EXERCISE AIM: Quote the data below in full, minus the images.

DATASET EXCERPTS:

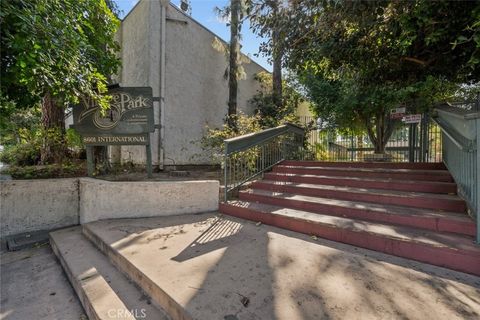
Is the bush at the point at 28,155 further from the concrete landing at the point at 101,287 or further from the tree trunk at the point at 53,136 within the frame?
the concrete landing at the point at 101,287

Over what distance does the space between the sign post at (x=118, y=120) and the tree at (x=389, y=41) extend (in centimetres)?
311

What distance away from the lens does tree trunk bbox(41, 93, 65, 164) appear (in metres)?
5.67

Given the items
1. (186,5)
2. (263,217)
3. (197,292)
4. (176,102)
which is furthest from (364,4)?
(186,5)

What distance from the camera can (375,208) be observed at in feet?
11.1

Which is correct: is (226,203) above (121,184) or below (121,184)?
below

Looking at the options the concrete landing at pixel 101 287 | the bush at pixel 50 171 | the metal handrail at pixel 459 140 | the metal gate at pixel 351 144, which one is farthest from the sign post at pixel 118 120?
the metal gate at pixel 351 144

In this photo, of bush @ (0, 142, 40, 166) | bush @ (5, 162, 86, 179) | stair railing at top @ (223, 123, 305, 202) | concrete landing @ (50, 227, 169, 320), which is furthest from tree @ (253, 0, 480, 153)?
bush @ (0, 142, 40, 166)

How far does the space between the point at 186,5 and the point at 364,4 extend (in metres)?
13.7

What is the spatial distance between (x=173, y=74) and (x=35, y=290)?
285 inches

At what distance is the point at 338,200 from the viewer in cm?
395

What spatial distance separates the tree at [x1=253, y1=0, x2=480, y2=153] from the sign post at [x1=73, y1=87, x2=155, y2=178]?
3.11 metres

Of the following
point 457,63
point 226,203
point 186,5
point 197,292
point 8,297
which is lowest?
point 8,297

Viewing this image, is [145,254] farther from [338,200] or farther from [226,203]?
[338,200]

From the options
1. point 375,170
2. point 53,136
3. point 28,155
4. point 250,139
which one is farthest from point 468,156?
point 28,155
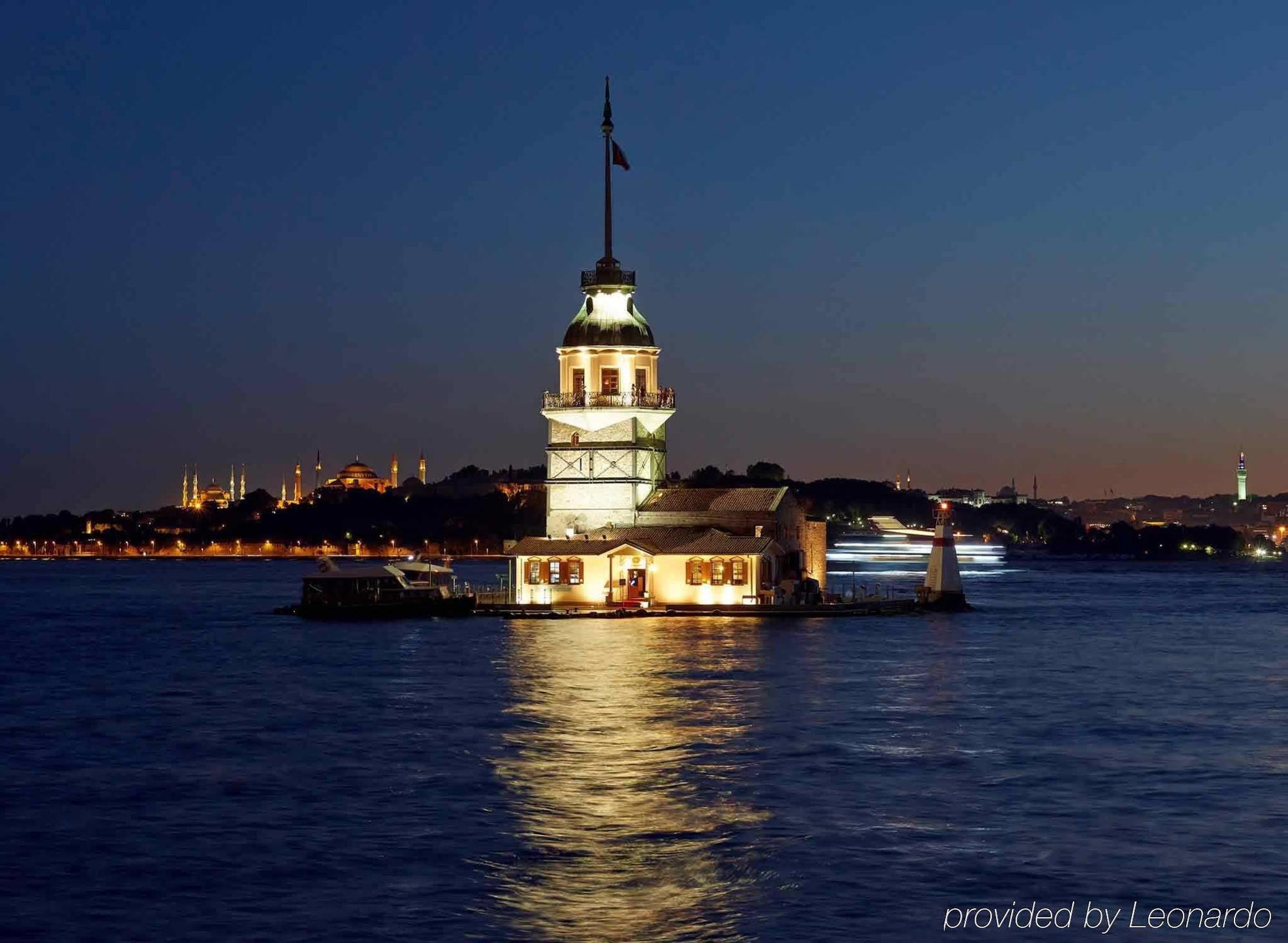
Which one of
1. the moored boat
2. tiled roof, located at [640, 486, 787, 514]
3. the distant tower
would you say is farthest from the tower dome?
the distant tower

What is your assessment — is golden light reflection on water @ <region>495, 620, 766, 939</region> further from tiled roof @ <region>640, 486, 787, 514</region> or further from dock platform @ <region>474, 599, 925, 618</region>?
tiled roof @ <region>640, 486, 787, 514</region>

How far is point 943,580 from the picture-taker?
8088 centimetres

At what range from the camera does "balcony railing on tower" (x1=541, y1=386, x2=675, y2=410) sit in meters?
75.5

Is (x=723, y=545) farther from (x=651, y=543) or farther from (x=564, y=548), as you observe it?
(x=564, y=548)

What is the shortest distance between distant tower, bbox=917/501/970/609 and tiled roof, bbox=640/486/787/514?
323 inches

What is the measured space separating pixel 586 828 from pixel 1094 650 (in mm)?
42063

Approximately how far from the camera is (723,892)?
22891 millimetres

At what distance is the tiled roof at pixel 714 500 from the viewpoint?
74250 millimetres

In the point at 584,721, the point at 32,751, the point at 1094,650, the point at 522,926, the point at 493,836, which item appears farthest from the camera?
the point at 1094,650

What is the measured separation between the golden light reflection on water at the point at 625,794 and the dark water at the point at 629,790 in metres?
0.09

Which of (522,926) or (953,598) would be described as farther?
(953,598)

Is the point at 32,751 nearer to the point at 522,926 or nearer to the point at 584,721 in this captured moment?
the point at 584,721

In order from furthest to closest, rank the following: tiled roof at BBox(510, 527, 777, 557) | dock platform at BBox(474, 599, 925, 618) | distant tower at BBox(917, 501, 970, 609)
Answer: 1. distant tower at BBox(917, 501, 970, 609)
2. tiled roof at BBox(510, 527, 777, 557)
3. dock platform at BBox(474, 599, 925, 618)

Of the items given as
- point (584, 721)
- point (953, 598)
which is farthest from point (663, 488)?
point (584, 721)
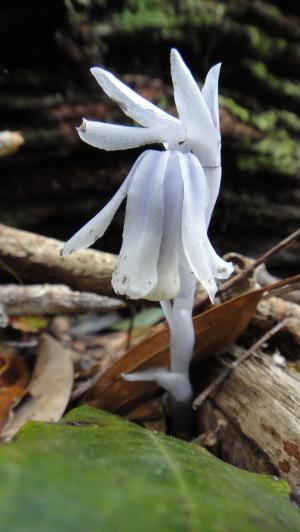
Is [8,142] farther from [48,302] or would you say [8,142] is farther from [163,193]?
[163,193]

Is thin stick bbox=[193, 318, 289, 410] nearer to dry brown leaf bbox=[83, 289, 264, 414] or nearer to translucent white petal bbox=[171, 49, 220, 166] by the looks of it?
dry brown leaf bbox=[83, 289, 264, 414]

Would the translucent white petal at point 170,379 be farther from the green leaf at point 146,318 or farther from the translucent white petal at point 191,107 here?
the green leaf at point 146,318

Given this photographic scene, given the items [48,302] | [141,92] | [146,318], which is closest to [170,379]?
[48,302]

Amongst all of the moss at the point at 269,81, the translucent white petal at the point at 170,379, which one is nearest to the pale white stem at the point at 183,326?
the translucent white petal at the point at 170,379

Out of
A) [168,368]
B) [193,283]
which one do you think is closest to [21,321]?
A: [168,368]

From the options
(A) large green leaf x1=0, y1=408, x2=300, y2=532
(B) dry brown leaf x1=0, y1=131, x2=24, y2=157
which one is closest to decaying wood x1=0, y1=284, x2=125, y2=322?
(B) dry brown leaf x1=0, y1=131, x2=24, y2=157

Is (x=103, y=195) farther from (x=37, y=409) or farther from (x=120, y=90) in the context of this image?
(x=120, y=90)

COMPLETE RESPONSE:
Is the bush at the point at 28,155 further from the concrete landing at the point at 101,287 or further from the tree trunk at the point at 53,136 within the frame?
the concrete landing at the point at 101,287

Over what distance does the space between the sign post at (x=118, y=120) and the tree at (x=389, y=41) extend (in centimetres)?
311

What distance away from the lens does tree trunk bbox(41, 93, 65, 164) appear (in metres)?
5.67

Given the items
1. (186,5)
2. (263,217)
3. (197,292)
4. (176,102)
which is furthest from (364,4)?
(186,5)

What distance from the camera can (375,208) be observed at in feet?
11.1

Which is correct: is (226,203) above (121,184) or below (121,184)?
below

Looking at the options the concrete landing at pixel 101 287 | the bush at pixel 50 171 | the metal handrail at pixel 459 140 | the metal gate at pixel 351 144, which one is farthest from the sign post at pixel 118 120?
the metal gate at pixel 351 144

In this photo, of bush @ (0, 142, 40, 166) | bush @ (5, 162, 86, 179) | stair railing at top @ (223, 123, 305, 202) | concrete landing @ (50, 227, 169, 320), which is furthest from tree @ (253, 0, 480, 153)?
bush @ (0, 142, 40, 166)

How far does the space between the point at 186,5 and the point at 364,4 extend (in metres)?
13.7

What is the spatial distance between (x=173, y=74) and (x=35, y=290)?
285 inches

At what distance is the point at 338,200 from the viewer in cm?
395

What spatial distance separates the tree at [x1=253, y1=0, x2=480, y2=153] from the sign post at [x1=73, y1=87, x2=155, y2=178]?
3.11 metres

Of the following
point 457,63
point 226,203
point 186,5
point 197,292
point 8,297
which is lowest?
point 8,297

Viewing this image, is [145,254] farther from [338,200] or farther from [226,203]?
[338,200]

From the options
1. point 375,170
2. point 53,136
3. point 28,155
4. point 250,139
which one is farthest from point 468,156?
point 28,155
Which one of
1. the moored boat
2. tiled roof, located at [640, 486, 787, 514]
3. the distant tower
would you say is farthest from the tower dome?
the distant tower

What is your assessment — is golden light reflection on water @ <region>495, 620, 766, 939</region> further from tiled roof @ <region>640, 486, 787, 514</region> or further from dock platform @ <region>474, 599, 925, 618</region>?
tiled roof @ <region>640, 486, 787, 514</region>

How far is point 943,580 from the picture-taker?
8088 centimetres

At what range from the camera does "balcony railing on tower" (x1=541, y1=386, x2=675, y2=410) sit in meters?
75.5

Is (x=723, y=545) farther from (x=651, y=543) or farther from (x=564, y=548), as you observe it?
(x=564, y=548)

What is the shortest distance between distant tower, bbox=917/501/970/609 and tiled roof, bbox=640/486/787/514?
323 inches

What is the measured space separating pixel 586 828 from pixel 1094 650 (in mm)?
42063

Approximately how far from the camera is (723,892)?
22891 millimetres

At what distance is the tiled roof at pixel 714 500 from the viewpoint?
74250 millimetres

In the point at 584,721, the point at 32,751, the point at 1094,650, the point at 522,926, the point at 493,836, which item appears farthest from the camera?
the point at 1094,650

What is the measured separation between the golden light reflection on water at the point at 625,794 and the dark water at the point at 629,790 in metres?
0.09

Which of (522,926) or (953,598) would be described as farther?
(953,598)

Is the point at 32,751 nearer to the point at 522,926 or nearer to the point at 584,721 in this captured moment?
the point at 584,721

In order from furthest to closest, rank the following: tiled roof at BBox(510, 527, 777, 557) | dock platform at BBox(474, 599, 925, 618) | distant tower at BBox(917, 501, 970, 609)
Answer: 1. distant tower at BBox(917, 501, 970, 609)
2. tiled roof at BBox(510, 527, 777, 557)
3. dock platform at BBox(474, 599, 925, 618)

Of the items given as
- point (584, 721)
- point (953, 598)
which is farthest from point (663, 488)?
point (584, 721)
Is [8,142] farther from [48,302] or would you say [8,142] is farther from [163,193]?
[163,193]

Is thin stick bbox=[193, 318, 289, 410] nearer to dry brown leaf bbox=[83, 289, 264, 414] or nearer to translucent white petal bbox=[171, 49, 220, 166] by the looks of it?
dry brown leaf bbox=[83, 289, 264, 414]

Would the translucent white petal at point 170,379 be farther from the green leaf at point 146,318 or farther from the translucent white petal at point 191,107 here?
the green leaf at point 146,318

Given this photographic scene, given the items [48,302] | [141,92] | [146,318], which is closest to [170,379]?
[48,302]

Amongst all of the moss at the point at 269,81, the translucent white petal at the point at 170,379, which one is nearest to the pale white stem at the point at 183,326?
the translucent white petal at the point at 170,379

Out of
A) [168,368]
B) [193,283]
which one do you think is closest to [21,321]?
A: [168,368]

From the options
(A) large green leaf x1=0, y1=408, x2=300, y2=532
(B) dry brown leaf x1=0, y1=131, x2=24, y2=157
which one is closest to decaying wood x1=0, y1=284, x2=125, y2=322?
(B) dry brown leaf x1=0, y1=131, x2=24, y2=157

Is (x=103, y=195) farther from (x=37, y=409) or farther from (x=120, y=90) in the context of this image?
(x=120, y=90)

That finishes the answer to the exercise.